(Spatial relationship records)
= = = = = = =
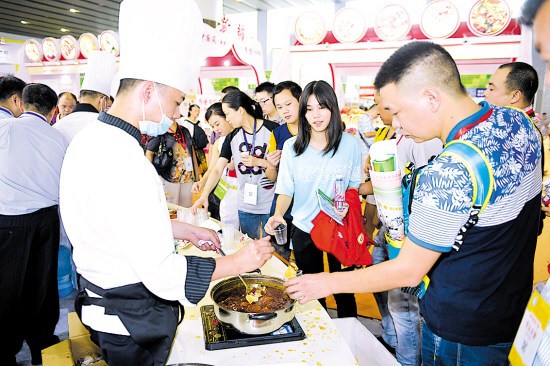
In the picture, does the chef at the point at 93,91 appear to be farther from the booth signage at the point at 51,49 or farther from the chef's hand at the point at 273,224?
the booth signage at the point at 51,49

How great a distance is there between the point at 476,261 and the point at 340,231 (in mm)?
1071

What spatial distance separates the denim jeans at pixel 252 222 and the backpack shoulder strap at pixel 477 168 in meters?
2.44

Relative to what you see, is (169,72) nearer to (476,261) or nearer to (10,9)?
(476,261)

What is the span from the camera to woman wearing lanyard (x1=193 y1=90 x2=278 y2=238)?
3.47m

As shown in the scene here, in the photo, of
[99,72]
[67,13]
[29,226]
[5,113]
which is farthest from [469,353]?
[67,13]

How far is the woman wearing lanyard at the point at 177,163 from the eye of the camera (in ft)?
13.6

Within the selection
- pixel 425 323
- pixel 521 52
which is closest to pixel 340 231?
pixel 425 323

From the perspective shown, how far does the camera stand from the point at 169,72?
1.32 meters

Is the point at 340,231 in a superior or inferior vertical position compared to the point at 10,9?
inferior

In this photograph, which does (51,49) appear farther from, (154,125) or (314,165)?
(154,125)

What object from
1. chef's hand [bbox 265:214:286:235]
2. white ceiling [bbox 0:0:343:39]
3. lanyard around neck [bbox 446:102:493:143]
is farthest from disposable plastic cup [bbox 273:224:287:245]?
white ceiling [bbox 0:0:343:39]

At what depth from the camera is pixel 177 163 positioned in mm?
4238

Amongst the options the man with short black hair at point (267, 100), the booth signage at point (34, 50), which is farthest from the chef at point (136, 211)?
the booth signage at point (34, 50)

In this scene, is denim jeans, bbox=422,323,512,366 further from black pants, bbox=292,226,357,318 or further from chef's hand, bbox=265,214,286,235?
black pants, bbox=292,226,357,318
= = = = = = =
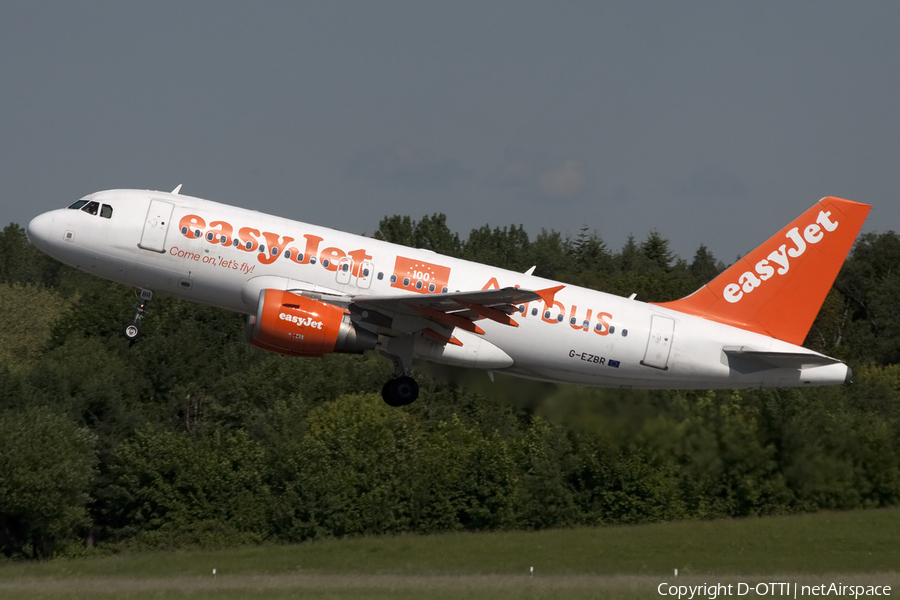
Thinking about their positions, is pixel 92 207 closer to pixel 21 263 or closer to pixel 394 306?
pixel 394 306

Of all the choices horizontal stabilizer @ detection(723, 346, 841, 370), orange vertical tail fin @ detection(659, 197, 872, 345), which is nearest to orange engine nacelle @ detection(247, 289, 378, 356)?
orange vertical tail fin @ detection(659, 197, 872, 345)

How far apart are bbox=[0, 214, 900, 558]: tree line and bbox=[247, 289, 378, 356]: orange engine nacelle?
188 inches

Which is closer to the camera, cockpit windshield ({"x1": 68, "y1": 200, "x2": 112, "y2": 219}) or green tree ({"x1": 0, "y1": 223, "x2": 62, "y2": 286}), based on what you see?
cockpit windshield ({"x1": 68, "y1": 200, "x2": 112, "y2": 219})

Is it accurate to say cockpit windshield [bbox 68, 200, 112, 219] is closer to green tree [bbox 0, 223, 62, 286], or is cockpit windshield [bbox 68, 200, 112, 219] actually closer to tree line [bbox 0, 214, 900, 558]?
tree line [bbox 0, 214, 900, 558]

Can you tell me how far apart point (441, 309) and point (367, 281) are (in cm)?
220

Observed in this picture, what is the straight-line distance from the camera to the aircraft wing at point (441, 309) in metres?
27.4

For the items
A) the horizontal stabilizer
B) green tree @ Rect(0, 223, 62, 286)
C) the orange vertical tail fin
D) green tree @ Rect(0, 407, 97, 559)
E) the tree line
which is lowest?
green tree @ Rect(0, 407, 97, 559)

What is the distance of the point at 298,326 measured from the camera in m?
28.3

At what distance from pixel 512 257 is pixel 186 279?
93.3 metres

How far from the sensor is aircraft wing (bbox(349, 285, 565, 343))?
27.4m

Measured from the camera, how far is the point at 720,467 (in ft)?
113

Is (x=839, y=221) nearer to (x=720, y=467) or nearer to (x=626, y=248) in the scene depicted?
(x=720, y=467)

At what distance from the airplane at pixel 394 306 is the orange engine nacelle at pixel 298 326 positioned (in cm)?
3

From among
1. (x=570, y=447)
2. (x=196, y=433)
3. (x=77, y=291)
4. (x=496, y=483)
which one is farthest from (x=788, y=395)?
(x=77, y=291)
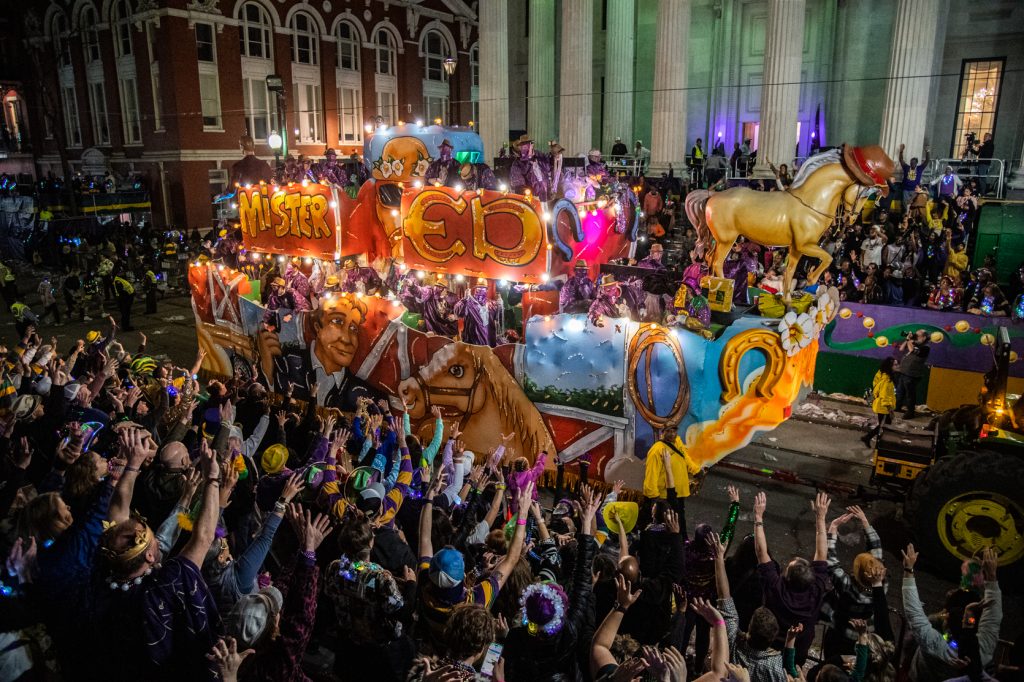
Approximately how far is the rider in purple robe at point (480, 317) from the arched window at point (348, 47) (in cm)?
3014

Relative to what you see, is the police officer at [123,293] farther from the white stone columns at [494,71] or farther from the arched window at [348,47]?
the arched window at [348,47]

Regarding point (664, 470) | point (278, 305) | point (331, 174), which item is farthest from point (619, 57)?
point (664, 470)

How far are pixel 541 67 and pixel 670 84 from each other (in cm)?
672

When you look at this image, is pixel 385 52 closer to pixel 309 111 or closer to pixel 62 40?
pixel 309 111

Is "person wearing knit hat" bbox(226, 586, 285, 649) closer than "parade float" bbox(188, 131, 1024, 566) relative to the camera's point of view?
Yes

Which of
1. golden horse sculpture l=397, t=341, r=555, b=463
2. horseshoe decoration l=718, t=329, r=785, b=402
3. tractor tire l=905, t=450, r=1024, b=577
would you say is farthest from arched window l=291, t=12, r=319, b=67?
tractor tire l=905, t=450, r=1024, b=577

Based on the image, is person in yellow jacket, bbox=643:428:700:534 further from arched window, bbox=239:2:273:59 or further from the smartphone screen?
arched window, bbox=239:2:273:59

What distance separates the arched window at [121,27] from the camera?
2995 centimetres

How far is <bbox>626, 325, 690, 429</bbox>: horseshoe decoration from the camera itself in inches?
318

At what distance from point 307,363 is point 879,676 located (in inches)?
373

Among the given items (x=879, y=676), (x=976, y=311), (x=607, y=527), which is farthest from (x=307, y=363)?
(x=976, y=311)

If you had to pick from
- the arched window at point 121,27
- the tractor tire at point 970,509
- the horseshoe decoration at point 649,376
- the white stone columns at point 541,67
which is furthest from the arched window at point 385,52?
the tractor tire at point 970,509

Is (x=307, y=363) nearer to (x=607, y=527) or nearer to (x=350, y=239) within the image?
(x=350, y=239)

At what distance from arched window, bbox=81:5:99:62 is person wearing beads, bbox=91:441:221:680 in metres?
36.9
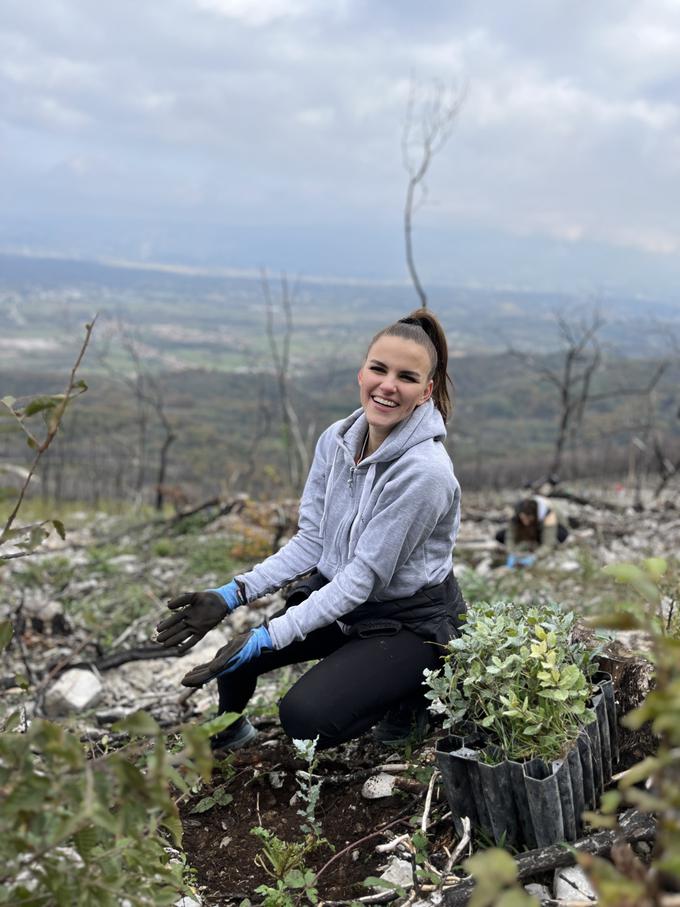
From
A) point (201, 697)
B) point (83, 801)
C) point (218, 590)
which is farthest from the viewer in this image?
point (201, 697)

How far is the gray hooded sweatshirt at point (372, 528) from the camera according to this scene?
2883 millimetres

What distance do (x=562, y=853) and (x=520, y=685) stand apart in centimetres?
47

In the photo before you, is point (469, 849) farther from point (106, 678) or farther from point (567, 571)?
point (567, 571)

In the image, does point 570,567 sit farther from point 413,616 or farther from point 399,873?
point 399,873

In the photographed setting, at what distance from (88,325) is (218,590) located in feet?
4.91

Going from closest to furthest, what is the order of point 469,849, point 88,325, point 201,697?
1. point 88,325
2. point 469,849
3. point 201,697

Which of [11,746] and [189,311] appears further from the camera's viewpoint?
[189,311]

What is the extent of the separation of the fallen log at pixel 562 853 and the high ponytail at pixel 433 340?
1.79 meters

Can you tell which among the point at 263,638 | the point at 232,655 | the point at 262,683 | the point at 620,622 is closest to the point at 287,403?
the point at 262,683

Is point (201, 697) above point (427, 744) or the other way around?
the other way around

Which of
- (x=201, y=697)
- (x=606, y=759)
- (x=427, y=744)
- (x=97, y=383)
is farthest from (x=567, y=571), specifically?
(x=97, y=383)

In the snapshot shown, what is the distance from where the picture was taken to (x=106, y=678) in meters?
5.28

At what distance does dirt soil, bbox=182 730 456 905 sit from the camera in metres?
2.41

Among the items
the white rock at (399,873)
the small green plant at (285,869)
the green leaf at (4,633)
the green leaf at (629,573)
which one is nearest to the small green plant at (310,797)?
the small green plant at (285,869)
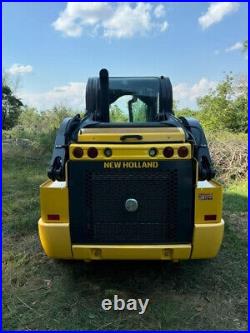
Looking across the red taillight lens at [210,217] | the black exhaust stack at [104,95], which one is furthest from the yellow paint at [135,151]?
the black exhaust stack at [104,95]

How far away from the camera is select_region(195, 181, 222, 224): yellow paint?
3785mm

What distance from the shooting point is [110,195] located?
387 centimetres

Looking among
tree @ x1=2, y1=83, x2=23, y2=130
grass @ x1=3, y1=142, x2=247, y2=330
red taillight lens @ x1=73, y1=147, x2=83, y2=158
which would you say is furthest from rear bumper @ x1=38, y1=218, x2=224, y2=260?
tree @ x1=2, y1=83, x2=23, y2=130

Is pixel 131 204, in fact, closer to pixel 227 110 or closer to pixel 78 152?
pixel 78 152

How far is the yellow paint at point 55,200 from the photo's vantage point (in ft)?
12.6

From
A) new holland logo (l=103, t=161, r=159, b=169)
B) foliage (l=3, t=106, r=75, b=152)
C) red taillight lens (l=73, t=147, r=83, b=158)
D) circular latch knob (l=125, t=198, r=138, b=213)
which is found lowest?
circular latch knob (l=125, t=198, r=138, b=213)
= = = = = = =
__What you will do__.
Please find each line in the items that contains the word "knob", and copy every such line.

__Answer to this exercise__.
D) circular latch knob (l=125, t=198, r=138, b=213)
circular latch knob (l=125, t=198, r=138, b=213)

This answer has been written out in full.